When she finally did get a contract in October, 1979, all of the fourth grade teachers were asked to send her three students for the new class. “Can you imagine the bunch I received?” She laughingly recalled her basement classroom where some of those fourth graders climbed out of the windows. 

I never heard these stories because I was in high school then and out of the house as much as possible. Now, sitting across from her, I apologize for being such a jerk during those rebel years. “I’m sorry, Mom” is not really enough for the way I treated her, often screaming hurtful names and characterizations I cringe to recall as I slammed out of the house, defying her and playing into her every fear of how I — a girl without a father — would turn out.

Over the years, I came around. As I had my own children, I understood she was only trying to protect me from my raw, hurt self. Now that I am a grandmother, she tells me she is grateful for the daughter I have become. Despite my shrieking teenage mantra — “I will NEVER EVER be like you!” — of course, I am just like her.

Last week, she took me to the gardens at the red brick building on Main Street owned by the Historical Society where she meets her Garden Club friends every Tuesday morning.
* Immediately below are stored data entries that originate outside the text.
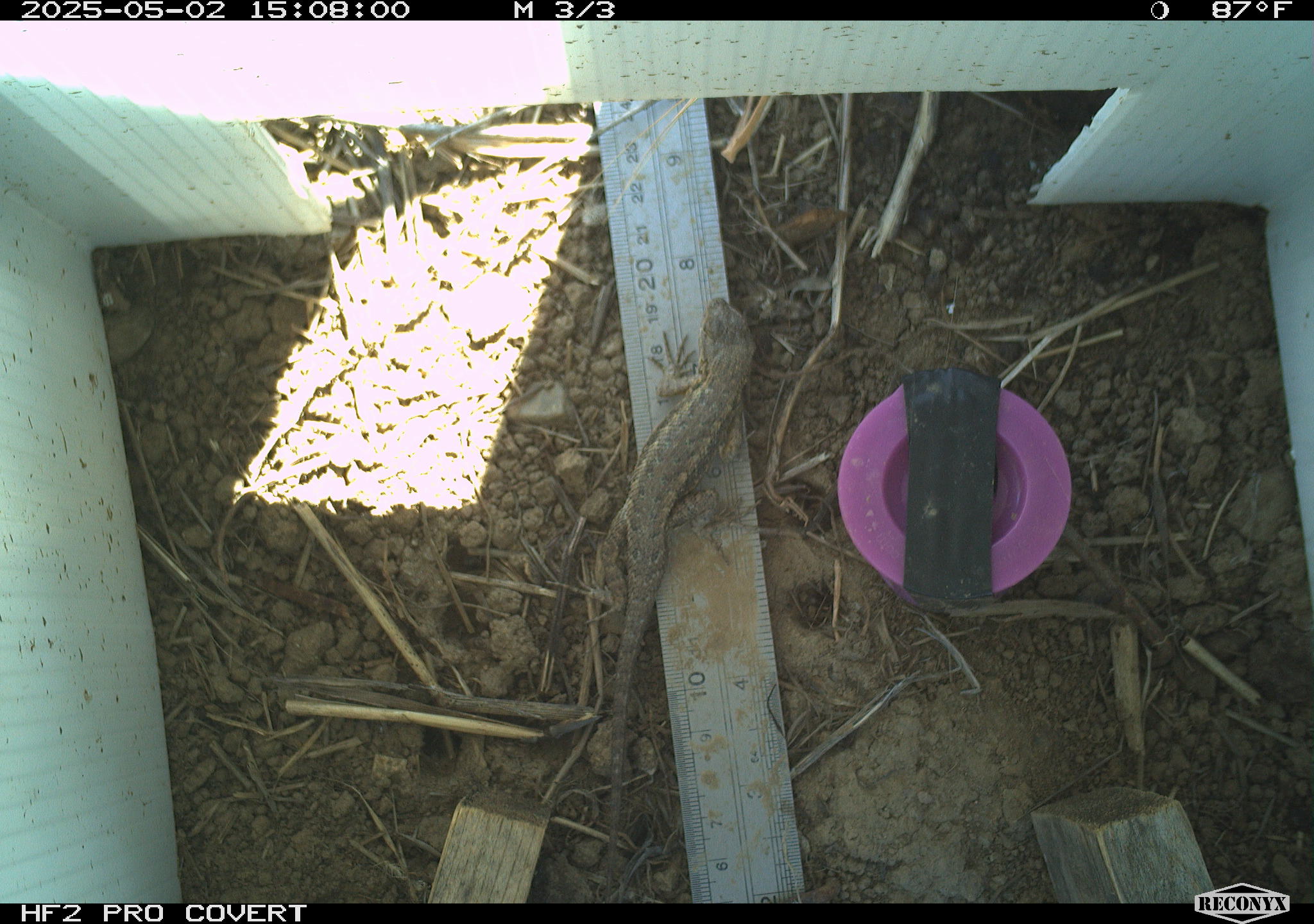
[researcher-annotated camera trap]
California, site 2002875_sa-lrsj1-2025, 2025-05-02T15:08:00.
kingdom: Animalia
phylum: Chordata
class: Reptilia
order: Squamata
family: Phrynosomatidae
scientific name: Phrynosomatidae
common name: north american spiny lizards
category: sceloporus/uta species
Together, they care for the lush perennials that flow in colorful beds around the house. The women in capris and loose shirts with clippers in hand stopped and formed a circle around my mom as she shared the news of her ill husband. 
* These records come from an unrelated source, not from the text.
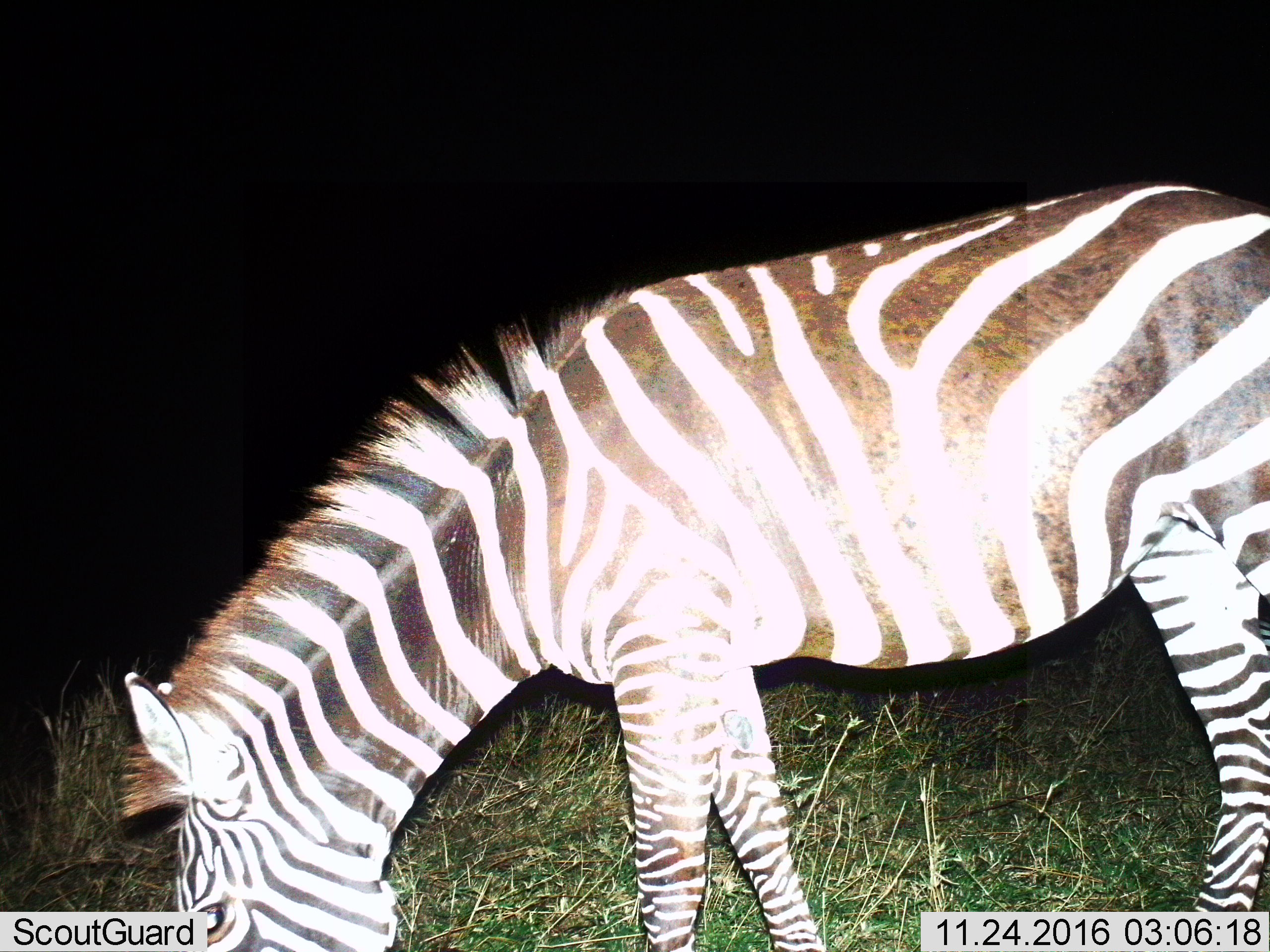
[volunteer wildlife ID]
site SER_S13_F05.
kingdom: Animalia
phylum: Chordata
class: Mammalia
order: Perissodactyla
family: Equidae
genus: Equus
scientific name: Equus quagga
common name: plains zebra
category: zebraplains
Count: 1.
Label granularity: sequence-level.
One took me aside to be sure I understood my mom also needed care, and another handed me an oversized ripe tomato from her garden. A third clipped me a rose at the end of the morning to send us on our way.

Afterwards, my mom and I stopped for fruit smoothies and sat by the docks overlooking Long Island Sound talking quietly while watching two swans in the water. She smiled at the memory of my oldest son who had howled and bolted from an aggressive bird duo 30 years before.

We stared at our mortality together as we waited for our Covid tests, speaking matter-of-factly, but not of our fears as we drove to the pharmacy drive-up and then kept checking the online portal and finally seeing “negative” for both of us. 

We have shared every meal together, and it is a thrill to cook for her because she is so surprised. “How did you learn to cook like this?” she asks. “Certainly not from me.” Together, we fixed the clunking dishwasher tray and took apart and put together her new cordless vacuum and high-fived our girl power.

My chores as a kid were the typical ones — to dust and vacuum and clean the bathrooms, and now I have to sneak to do them. “What are you doing?” my mom will call from the other room when she hears me rev up the vacuum. “Oh, Eileen!” Dusting the same maple china cabinet, I am transported back more than 40 years, finding weird comfort in it. 

When I am helping out like this, my mom sometimes sighs and says she never wanted to be a burden to her children. Instead, I am reminded how much I have learned from her perseverance.